Choledochal cysts in adults and their complications

HDE Atkinson 1, CP Fischer 1, CHC de Jong 1, KK Madhavan 1, RW Parks 1,, OJ Garden 1
PMCID: PMC2020569  PMID: 18332966

Abstract

Background

Despite refinements in the management of choledochal cysts in children, an increasing number of patients present with ongoing symptoms in adult life. The aim of this study was to review the management of adult patients with choledochal cysts in a tertiary referral centre.

Method

A retrospective review was carried out of all adult patients presenting with choledochal cysts to this department between 1992 and 2000. Patient records were reviewed and detailed analyses were made of the clinical presentation, radiological and biochemical findings, anatomical anomalies, management, complications and outcomes.

Results

Of 16 patients (12 women and 4 men; median age 23 years), 8 had undergone previous upper gastrointestinal operations before referral, including 5 who had had previous cyst drainage procedures. All patients underwent elective complete cyst excision with Roux-en-Y hepaticojejunostomy. There were no operative deaths and there was a low early postoperative morbidity rate (25%). There was no evidence of biliary malignancy in any cyst. During a median postoperative follow-up of 44 months, five patients (31%) continued to experience cholangitis and two of these required additional revisional procedures, but are now symptom-free.

Conclusion

Patients with choledochal cysts should be referred to specialised tertiary surgical units. Total choledochal cyst excision with Roux-en-Y hepaticojejunostomy is the treatment of choice. Patients with previous inadequate cyst excisional procedures should undergo revisional surgery, to reduce recurrent symptoms and the risk of developing cholangiocarcinoma.

Keywords: choledochal cyst, cholangitis, hepaticojejunostomy, cholangiocarcinoma, cystduodenostomy

Introduction

Choledochal cysts are rare cystic transformations of the biliary tree that are increasingly diagnosed in adult patients 1,2,3,4. These congenital lesions have a female:-male preponderance of 4:1, with an incidence in the West of between 1 in 50 000 and 1 in 200 000 live births 3; they are much more frequent in Asia 5,6. Nearly 25% of choledochal cysts are detected in the first year of life and 60% in the first decade, but 20% are diagnosed after the age of 20 years 1,7.

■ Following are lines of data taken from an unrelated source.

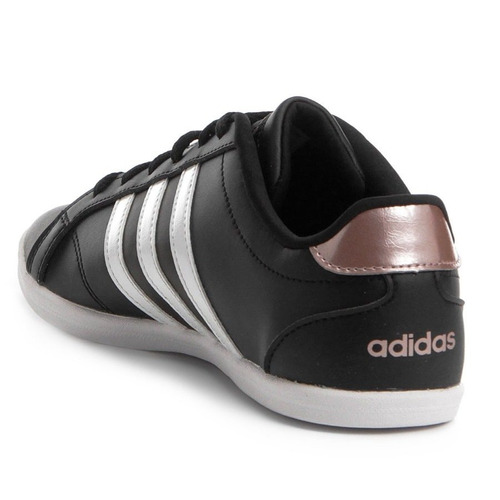 1fda0b6ba9c Tênis adidas Coneo Qt Casual Feminino - R  239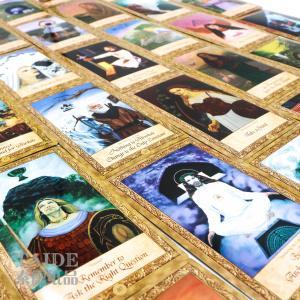 Best Customized Entertainment CMYK UV Varnish Paper Tarot Card with gold edge wholesale
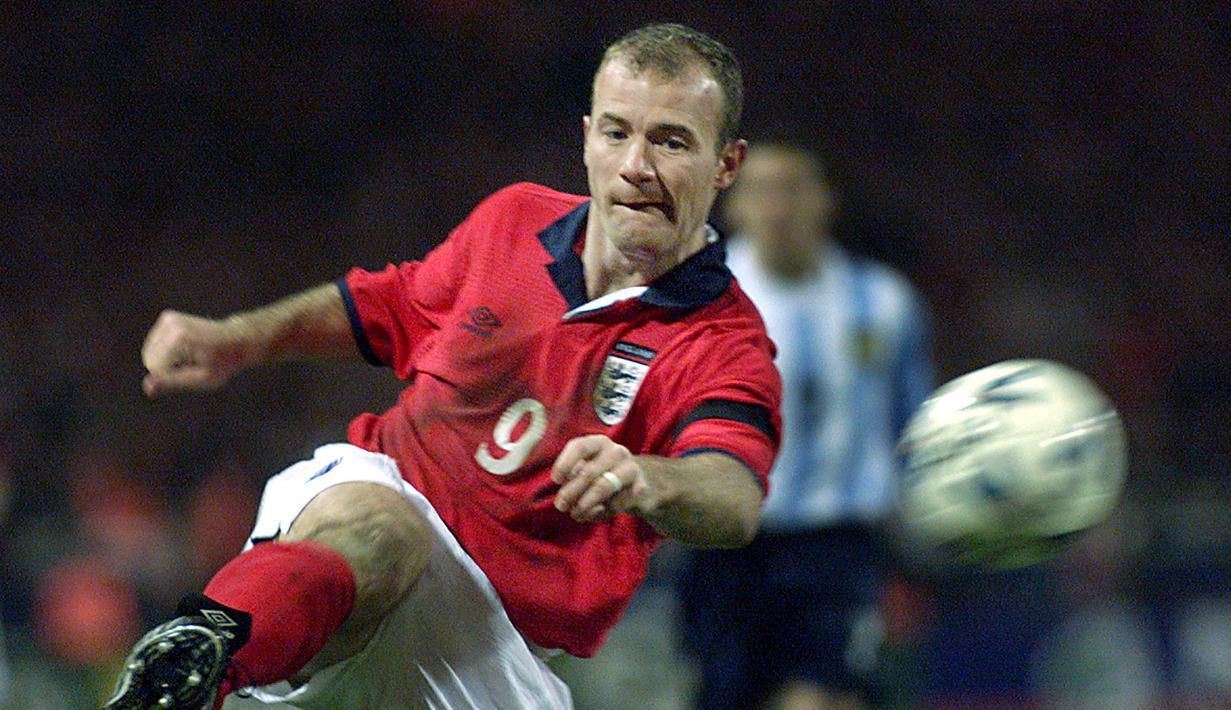 Alan Shearer membukukan waktu 2 menit 14 detik ketika mencetak gol melawan Jerman. Sayangnya gol ini tak dapat mengantarkan Inggris karena harus kalah di drama adu pinalti. (Foto: AFP/Adrian Dennis)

Adults with cysts are especially predisposed to the development of cholangiocarcinoma, with the cancer incidence increasing from 0.7% in the first decade of life to >14% after the age of 20 years 8,9,10. Several reports have documented long-term complications following the paediatric management of choledochal cysts using cystenterostomy without total cyst excision 8,11,12. Many centres now see an increasing number of adult patients who have either had previous operative procedures (without cyst excision) or experience ongoing complications related to a cyst in situ 7,13,14,15,16; up to 80% experience recurrent cholangitis and pancreatitis.

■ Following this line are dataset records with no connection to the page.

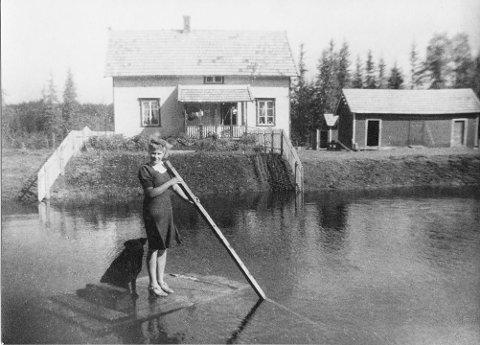 Bildet viser Molla på flåte foran maskinistboligen i «fossen».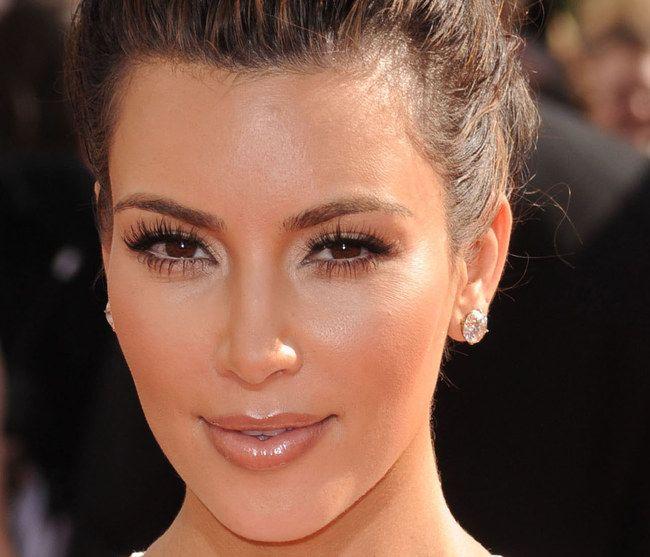 Kim Kardashian divando   Como aplicar cílios postiços em 5 minutos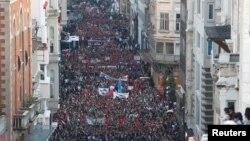 Палестинаны колдогондор менен АКШ элчилиги Иерусалимге көчүшүнө каршылардын жүрүшү. Стамбул, 14-май, 2018-жыл.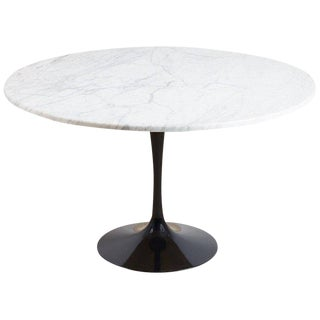 Eero Saarinen for Knoll Marble-Top Tulip Table For Sale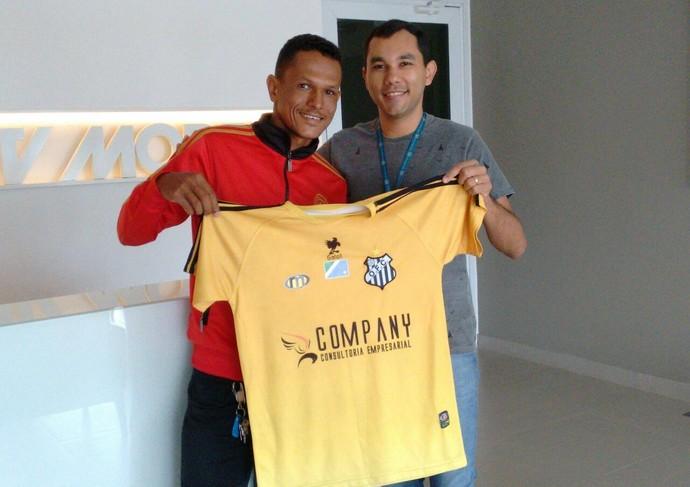 Paulo Nascimento ganhou camisa do Operário (Foto: Reprodução/TV Morena)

Because of the risk of malignant change in choledochal cysts, the ideal treatment is excision of the entire dilated biliary tree with reconstruction using a Roux-en-Y hepaticojejunostomy 3,9,10,17. We present a contemporary cohort of adult patients with choledochal cysts, which emphasises the complexity and diversity of this disorder in adults.

Methods

In a retrospective review of all adults presenting with choledochal cysts to the Royal Infirmary of Edinburgh, Scotland, between 1992 and 2000, patients were identified by means of the Lothian Surgical Audit and their medical and operative records were reviewed. Detailed analyses were made of the clinical presentation, radiological and biochemical findings, anatomical anomalies, management, complications and outcomes.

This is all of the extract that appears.